» TASK SET:
**a)** Rewrite everything from "(Sorry for the" down to "when it rains." in the blog post, putting "partner" in place of "boyfriend".
**b)** Decide whether each statement agrees with the blog post, answering yes or no and quoting the words that settle it: (i) The writer spent ten days in a homeless shelter. (ii) The writer has been posting here often. (iii) The writer now lives alone.

» EXTRACTED TEXT:
start

(Sorry for the lack of photos. Blogger is being annoying and not letting me post an image.)
I'm coming out of an overwhelmed confusion. My thoughts feel so abstract and intangible. Within a month, I've gone from living in a dorm having no idea where I would be living for the summer, much less for the next two years, to staying in a homeless shelter for ten days, to living in my very own house with my very own boyfriend and our very own furniture. I've gone from wishing I had a home, to experiencing life free of possessions, to being completely centered around material needs. “We need silverware, we need salt and pepper, we need book shelves, we need a couch...” is the kind of thinking I've come back to, after a week of talking with people who live on the benches next to the fountain in front of Union Station, hearing them talk of the struggle to find shelter when it rains.
I waver from moment to moment between being driven to get things done around the house and being completely paralyzed. I haven't written here for a while, partly because of how abstract my thoughts are, and partly because I think to myself “if I write, I'm keeping myself from something else I should be doing.” I feel guilty for indulging myself.

end

» DATASET CONTENT:
start

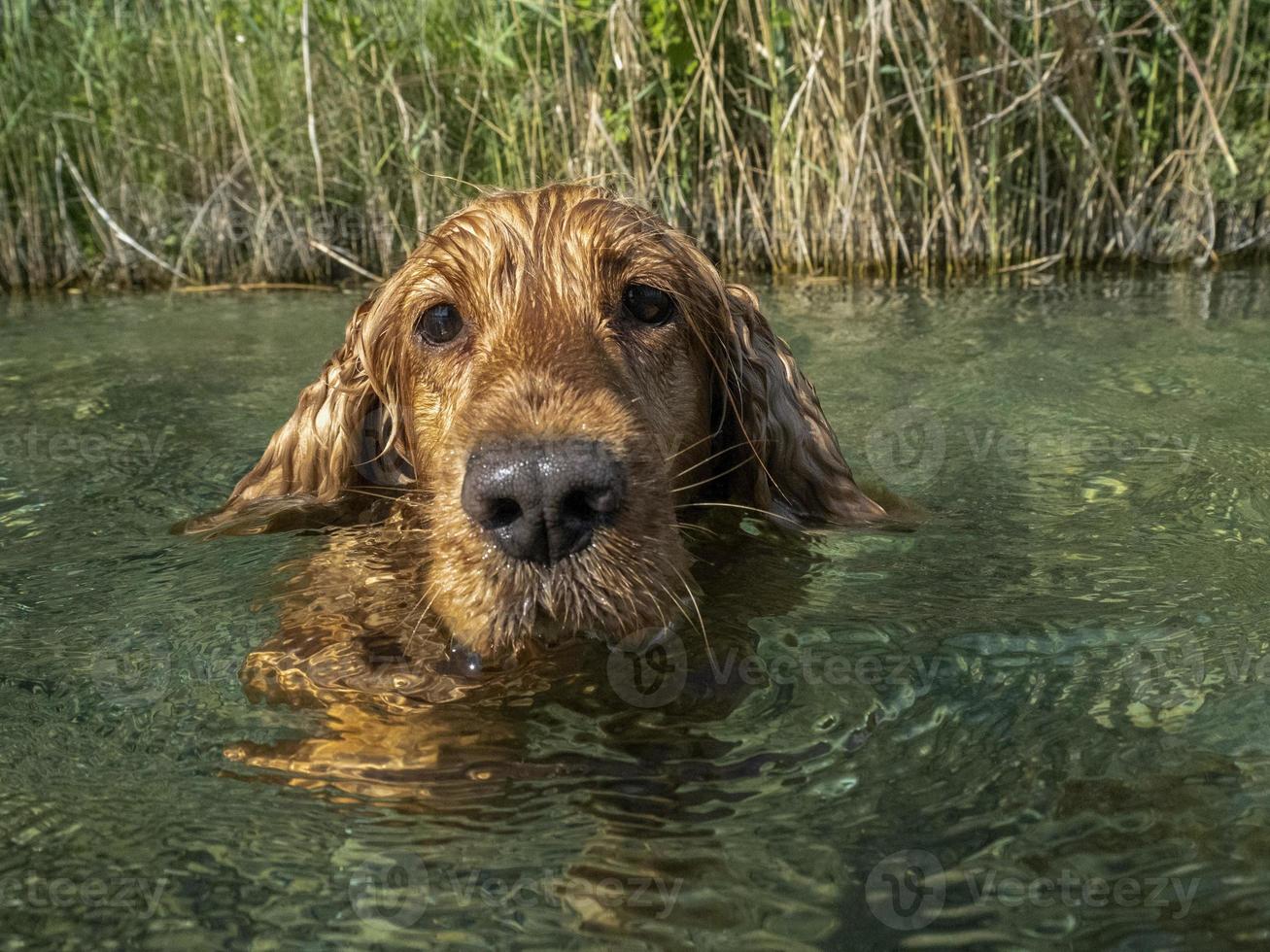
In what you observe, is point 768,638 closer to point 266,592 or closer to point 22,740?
point 266,592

end

» FULL SOLUTIONS:
**a)**
(Sorry for the lack of photos. Blogger is being annoying and not letting me post an image.)
I'm coming out of an overwhelmed confusion. My thoughts feel so abstract and intangible. Within a month, I've gone from living in a dorm having no idea where I would be living for the summer, much less for the next two years, to staying in a homeless shelter for ten days, to living in my very own house with my very own partner and our very own furniture. I've gone from wishing I had a home, to experiencing life free of possessions, to being completely centered around material needs. “We need silverware, we need salt and pepper, we need book shelves, we need a couch...” is the kind of thinking I've come back to, after a week of talking with people who live on the benches next to the fountain in front of Union Station, hearing them talk of the struggle to find shelter when it rains.

**b)**
(i) Yes: "staying in a homeless shelter for ten days"
(ii) No: "I haven't written here for a while"
(iii) No: "living in my very own house with my very own boyfriend"